Now to my analysis of the characters, I did like both Sam and Damian though I can't say that either popped out of the page at me. Damian did a little more than Sam but I think that is because he has a mysterious back story that i would like to know more about, but other than that he didn't have anything that made him seem over the top, which in many ways i liked, it made him seem more real that way. The same can be said for Sam, she does have an intriguing back story but aside from her expertise with weapons there isn't anything really extra-ordinary about her, and again that is what makes her seem so real. So it is their ordinarity, i know that isn't a word lol, that makes them so good as the hero and heroine of this book. (side note, I know Damian is far from normal but take away that aspect and look at his personality and he is very normal and low key)

I didn't really have many characters that i didn't like save for the elves in this novel. That has to deal with how they interact with Damian even though the audience knows they are not being fair to him.
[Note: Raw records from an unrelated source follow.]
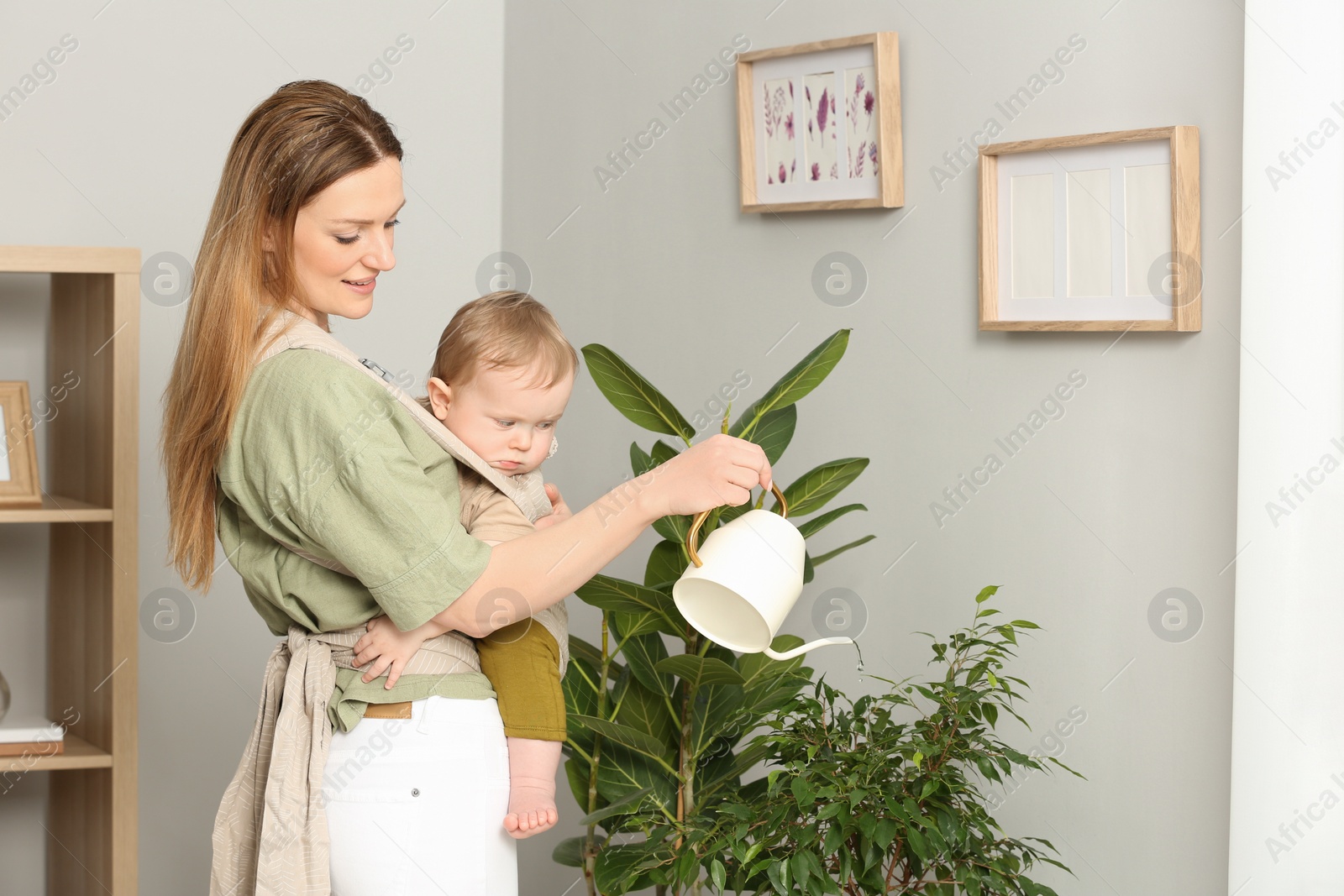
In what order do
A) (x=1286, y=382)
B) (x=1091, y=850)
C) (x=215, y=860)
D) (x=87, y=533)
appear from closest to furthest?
(x=215, y=860) → (x=1286, y=382) → (x=1091, y=850) → (x=87, y=533)

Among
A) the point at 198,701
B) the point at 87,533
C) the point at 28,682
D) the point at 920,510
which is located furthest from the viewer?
the point at 198,701

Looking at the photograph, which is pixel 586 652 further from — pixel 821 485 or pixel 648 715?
pixel 821 485

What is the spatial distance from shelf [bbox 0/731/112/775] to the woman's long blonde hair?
1051 mm

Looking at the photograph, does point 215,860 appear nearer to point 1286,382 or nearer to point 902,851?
point 902,851

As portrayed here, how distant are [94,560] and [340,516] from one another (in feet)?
4.18

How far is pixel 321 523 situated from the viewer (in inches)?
46.3

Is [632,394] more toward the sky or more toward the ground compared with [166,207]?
more toward the ground

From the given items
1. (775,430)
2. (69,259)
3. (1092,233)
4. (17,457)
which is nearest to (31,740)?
(17,457)

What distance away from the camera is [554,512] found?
57.9 inches

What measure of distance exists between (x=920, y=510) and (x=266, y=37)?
5.86 feet

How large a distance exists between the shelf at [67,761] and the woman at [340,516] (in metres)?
0.98

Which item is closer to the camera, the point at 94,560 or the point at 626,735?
the point at 626,735

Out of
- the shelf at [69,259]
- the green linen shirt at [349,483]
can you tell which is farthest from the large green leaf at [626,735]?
the shelf at [69,259]

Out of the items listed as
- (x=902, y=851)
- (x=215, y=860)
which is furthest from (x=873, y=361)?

All of the other characters, save for the villain who I am supposed to not like, I like and see how they play the role they are designed for.

The setting of the story is interesting. As I stated before it is a split world setting, with one taking place in a fantasy kingdom while the other taking place in modern England, at least that would be my best guess. Another part that I like is the alternate POV that the story is told in, switching between the two characters and allowing the reader to see each's reaction to the events that are transpiring. I have only read one book like this book and it is everything that I the other was.

So i would recommend this book for any reader of fantasy and of an older young adult audience.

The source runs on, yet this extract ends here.